EXTRAIT CHOISI
Chers amis,
Toutes mes excuses pour ce long silence – j’espère que vous avez eu un bel été ! Moi aussi, merci. Je vous disais dans ma dernière lettre que la suivante aurait pour thème « le peuple ». L’idée en était simple : le peuple n’est pas une entité donnée mais une entitée vécue. Il n’y a de peuple que s’il y a des citoyens qui s’en réclament au nom du bien commun. Certes, il aurait fallu développer. Si je ne l’ai pas fait, c’est que l’engagement a pris le pas sur la réflexion : j’ai été trop occupé à « faire peuple » pour en faire la théorie.
Vous le savez peut-être, ici en Angleterre le gouvernement nous inflige une politique d’austérité carabinée contre laquelle il faut bien s’organiser. Me voilà donc membre de la People’s Assembly, réseau de résistance nationale et locale. Si je vous en parle, c'est parce que je crois que tout cela vous concerne, pour une raison simple : la Grande-Bretagne est votre avenir – ou plutôt l’avenir auquel vous devez vous efforcer d’échapper. Pour vous le montrer, je dois d’abord dire en deux mots comment l’Angleterre est devenue ce qu’elle est.
L’Angleterre est aujourd’hui un pays quasi totalement désindustrialisé. C’est le résultat d’une politique sciemment menée par Margaret Thatcher qui croyait, comme tous les libéraux, que l’industrie était dépassée, que l’avenir était à l’économie des services. Une anecdote illustre à merveille ce dogme : un ministre de Thatcher expliquait un jour à un diplomate américain qu’une usine d’acier allait être reconvertie en parc à thème, ce qui surprit beaucoup son interlocuteur. Le ministre expliqua que l’Angleterre était en train de se reconvertir en économie de service, à quoi le diplomate répondit : « Mais, John ! Vous ne pouvez pas faire marcher un pays en vous ouvrant les portes les uns aux autres ! » Avertissement dont il ne fut pas tenu compte : en fait d’économie de service, la Grande-Bretagne a aujourd’hui pour secteur le plus dynamique les centres d’appels.

DONNÉES FOURNIES
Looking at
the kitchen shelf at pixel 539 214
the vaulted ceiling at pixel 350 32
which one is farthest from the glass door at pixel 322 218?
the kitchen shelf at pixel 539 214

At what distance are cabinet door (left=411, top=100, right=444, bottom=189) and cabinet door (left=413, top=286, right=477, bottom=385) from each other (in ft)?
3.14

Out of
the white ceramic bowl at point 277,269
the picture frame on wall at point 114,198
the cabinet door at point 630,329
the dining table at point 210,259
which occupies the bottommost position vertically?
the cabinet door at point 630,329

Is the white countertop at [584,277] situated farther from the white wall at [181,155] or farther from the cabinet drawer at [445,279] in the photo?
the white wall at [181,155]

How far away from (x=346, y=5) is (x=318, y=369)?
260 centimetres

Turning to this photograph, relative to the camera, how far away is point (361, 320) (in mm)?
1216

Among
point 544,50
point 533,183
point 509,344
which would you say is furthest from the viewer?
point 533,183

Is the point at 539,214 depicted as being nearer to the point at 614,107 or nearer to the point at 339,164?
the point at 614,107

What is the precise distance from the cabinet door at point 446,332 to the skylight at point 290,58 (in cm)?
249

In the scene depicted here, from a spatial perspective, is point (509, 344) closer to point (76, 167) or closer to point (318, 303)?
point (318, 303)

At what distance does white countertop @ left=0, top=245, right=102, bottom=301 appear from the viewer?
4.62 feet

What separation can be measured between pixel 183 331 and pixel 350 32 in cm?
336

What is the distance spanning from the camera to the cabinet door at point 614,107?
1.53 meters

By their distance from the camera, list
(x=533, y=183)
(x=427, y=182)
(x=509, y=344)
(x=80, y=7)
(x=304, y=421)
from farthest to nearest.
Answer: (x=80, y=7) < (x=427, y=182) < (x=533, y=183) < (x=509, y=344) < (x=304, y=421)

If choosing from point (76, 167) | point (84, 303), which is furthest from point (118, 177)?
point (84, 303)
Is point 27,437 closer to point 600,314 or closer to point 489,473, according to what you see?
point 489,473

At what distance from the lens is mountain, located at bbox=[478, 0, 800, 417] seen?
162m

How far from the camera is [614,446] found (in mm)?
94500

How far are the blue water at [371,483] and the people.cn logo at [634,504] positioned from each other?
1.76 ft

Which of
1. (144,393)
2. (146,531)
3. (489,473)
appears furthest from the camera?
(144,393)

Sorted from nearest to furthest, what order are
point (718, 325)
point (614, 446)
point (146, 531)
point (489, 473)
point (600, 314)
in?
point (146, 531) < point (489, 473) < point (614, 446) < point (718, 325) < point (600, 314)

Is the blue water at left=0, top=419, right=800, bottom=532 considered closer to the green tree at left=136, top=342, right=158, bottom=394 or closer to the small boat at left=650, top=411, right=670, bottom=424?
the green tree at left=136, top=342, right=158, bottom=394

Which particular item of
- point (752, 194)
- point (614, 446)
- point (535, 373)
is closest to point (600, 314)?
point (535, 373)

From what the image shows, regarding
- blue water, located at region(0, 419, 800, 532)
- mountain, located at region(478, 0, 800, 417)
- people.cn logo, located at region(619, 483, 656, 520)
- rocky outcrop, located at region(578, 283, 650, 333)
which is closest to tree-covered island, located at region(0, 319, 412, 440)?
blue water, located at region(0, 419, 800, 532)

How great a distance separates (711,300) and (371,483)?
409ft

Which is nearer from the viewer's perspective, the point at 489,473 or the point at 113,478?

TRAVAIL À FAIRE
a - D'après la lettre sur l'Angleterre, quel est aujourd'hui le secteur le plus dynamique de la Grande-Bretagne ?
b - Poursuivez la lettre sur l'Angleterre à partir de sa dernière phrase.

RÉPONSES ATTENDUES
a - Les centres d'appels.

b -
Après Thatcher, Tony Blair n’a pas tenté de réindustrialiser l’Angleterre : il a préféré en faire un paradis fiscal, ultime ressource d’un pays qui ne produit rien et ne peut qu’inciter les autres à venir produire chez lui. C’est, nonobstant les rodomontades d’Arnaud Montebourg, le sort de la France. Pierre Moscovici fait les yeux doux aux investisseurs étrangers, nous disent Les Echos.[1] Mais il serait bon de rappeler que celui qui investit empoche aussi les bénéfices, hormis ce que l’Etat prélève en impôts ; or comme il faut baisser les impôts pour attirer les investisseurs, la cagnotte ne peut guère être conséquente.
Le déclin industriel de l’Angleterre fut masqué pendant quelques années par l’hypertrophie de son secteur financier et par une bulle immobilière : comme vous savez, la bulle a crevé et les banques se sont effondrées en 2008. C’était l’occasion où jamais : il fallait nationaliser les banques et prendre le contrôle du crédit pour lancer de grands projets qui auraient simultanément permis à la Grande-Bretagne de se réindustrialiser et de relancer son économie (ah, cette transition énergétique, si nécessaire et si négligée !). Rien de tout cela ne fut fait. Incapable de donner la moindre perspective d’avenir, le gouvernement travailliste ne fut plus perçu que comme le responsable de la crise et sanctionné aux élections – ainsi les Tories sont-ils arrivés au pouvoir et ont-ils lancé l’une des purges d’austérité les plus violentes de l’histoire du pays.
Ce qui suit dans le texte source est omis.